(Stored data)
────────────────

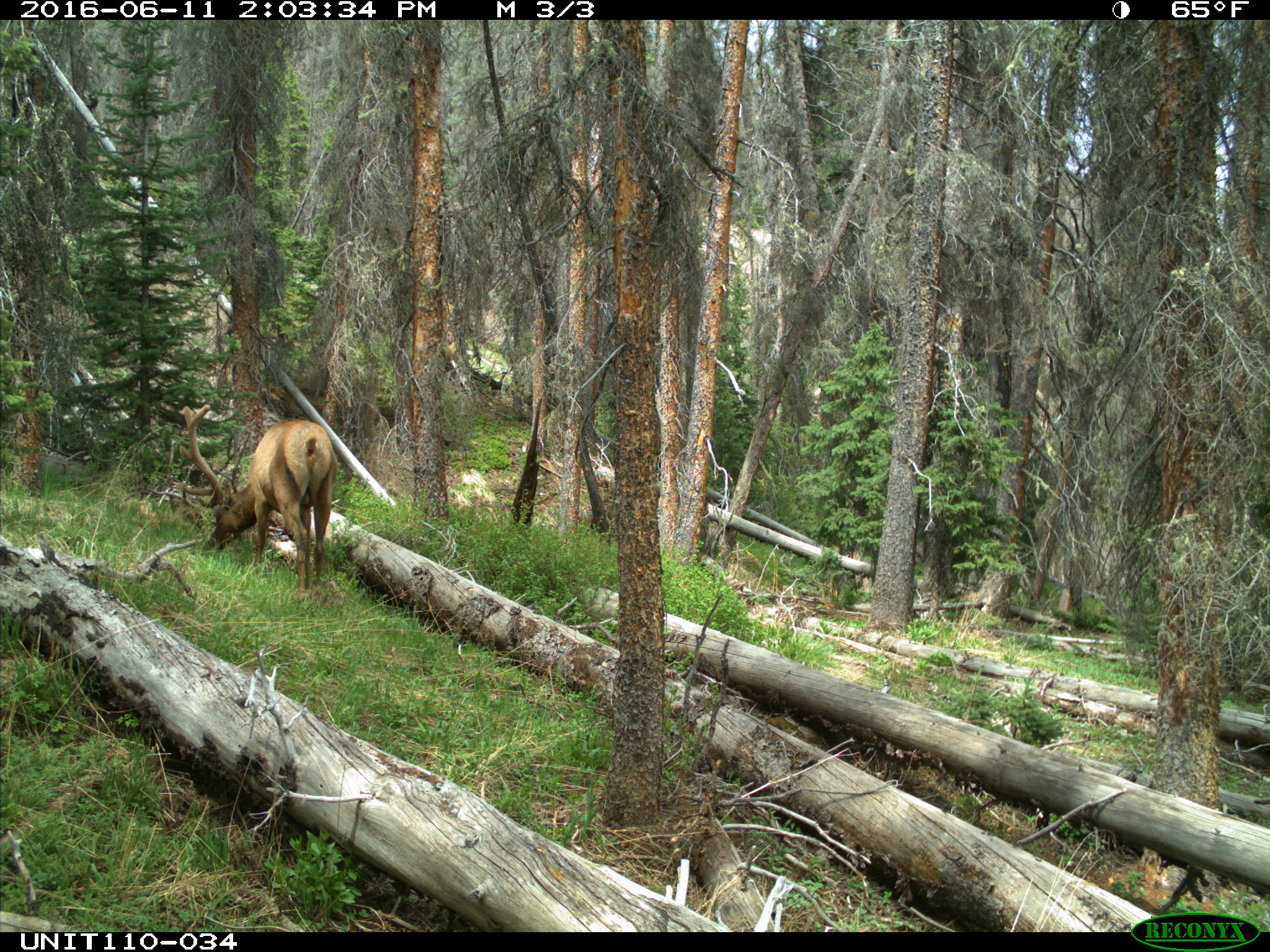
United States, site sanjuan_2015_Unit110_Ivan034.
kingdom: Animalia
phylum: Chordata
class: Mammalia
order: Artiodactyla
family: Cervidae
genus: Cervus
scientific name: Cervus elaphus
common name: red deer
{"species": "Cervus elaphus (red deer)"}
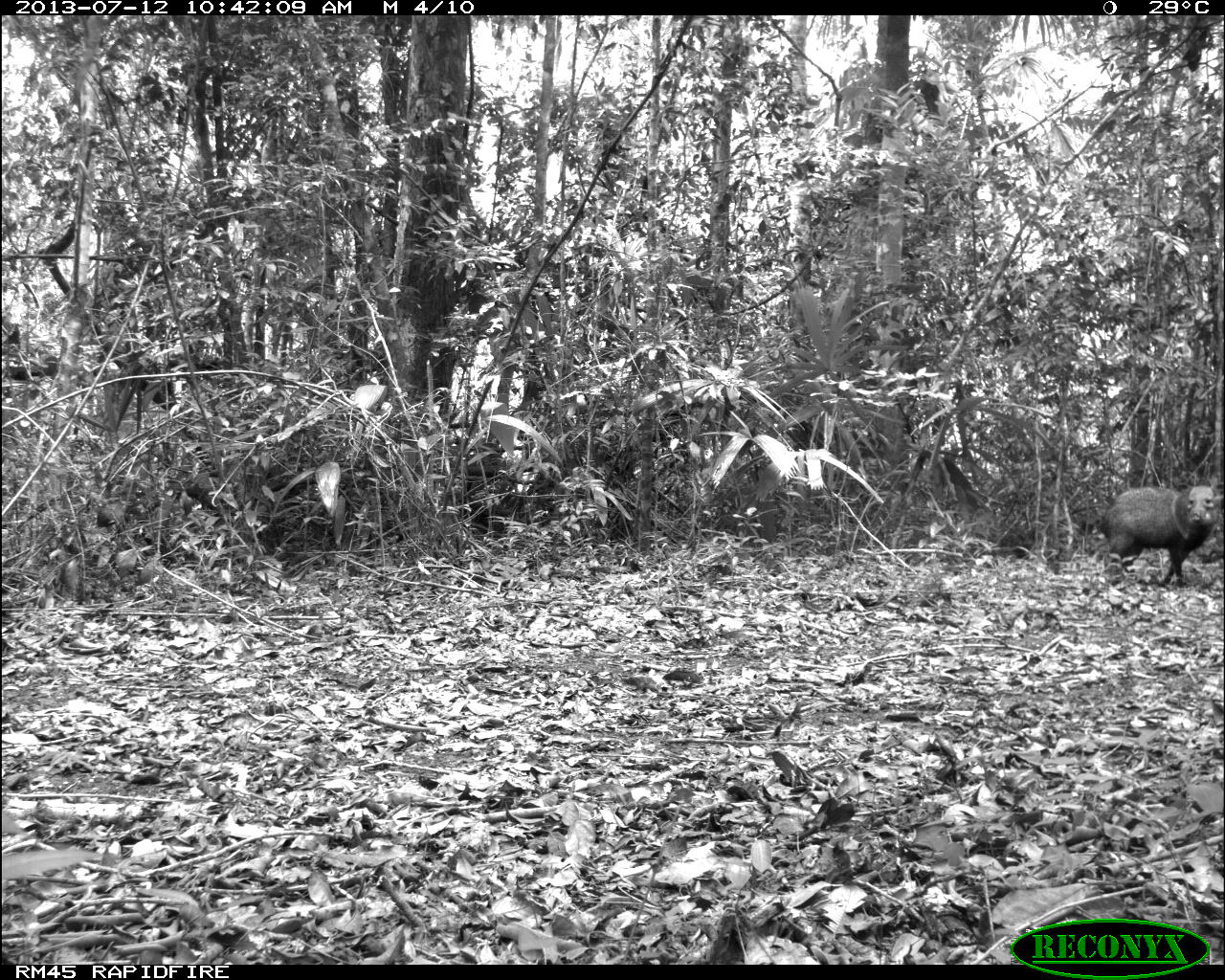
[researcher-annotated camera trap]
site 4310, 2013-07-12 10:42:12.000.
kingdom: Animalia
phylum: Chordata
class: Mammalia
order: Artiodactyla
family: Tayassuidae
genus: Pecari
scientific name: Pecari tajacu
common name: collared peccary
Pecari tajacu (collared peccary), count 13.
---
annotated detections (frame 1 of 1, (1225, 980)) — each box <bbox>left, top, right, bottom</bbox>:
pecari tajacu: <bbox>1102, 483, 1219, 588</bbox>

────────────────

** Exercise directions **
Copy each line of the records precisely and drop any images they hold.

** Answer to this task **
United States, site sanjuan_2015_Unit110_Ivan034.
kingdom: Animalia
phylum: Chordata
class: Mammalia
order: Artiodactyla
family: Cervidae
genus: Cervus
scientific name: Cervus elaphus
common name: red deer
{"species": "Cervus elaphus (red deer)"}
[researcher-annotated camera trap]
site 4310, 2013-07-12 10:42:12.000.
kingdom: Animalia
phylum: Chordata
class: Mammalia
order: Artiodactyla
family: Tayassuidae
genus: Pecari
scientific name: Pecari tajacu
common name: collared peccary
Pecari tajacu (collared peccary), count 13.
---
annotated detections (frame 1 of 1, (1225, 980)) — each box <bbox>left, top, right, bottom</bbox>:
pecari tajacu: <bbox>1102, 483, 1219, 588</bbox>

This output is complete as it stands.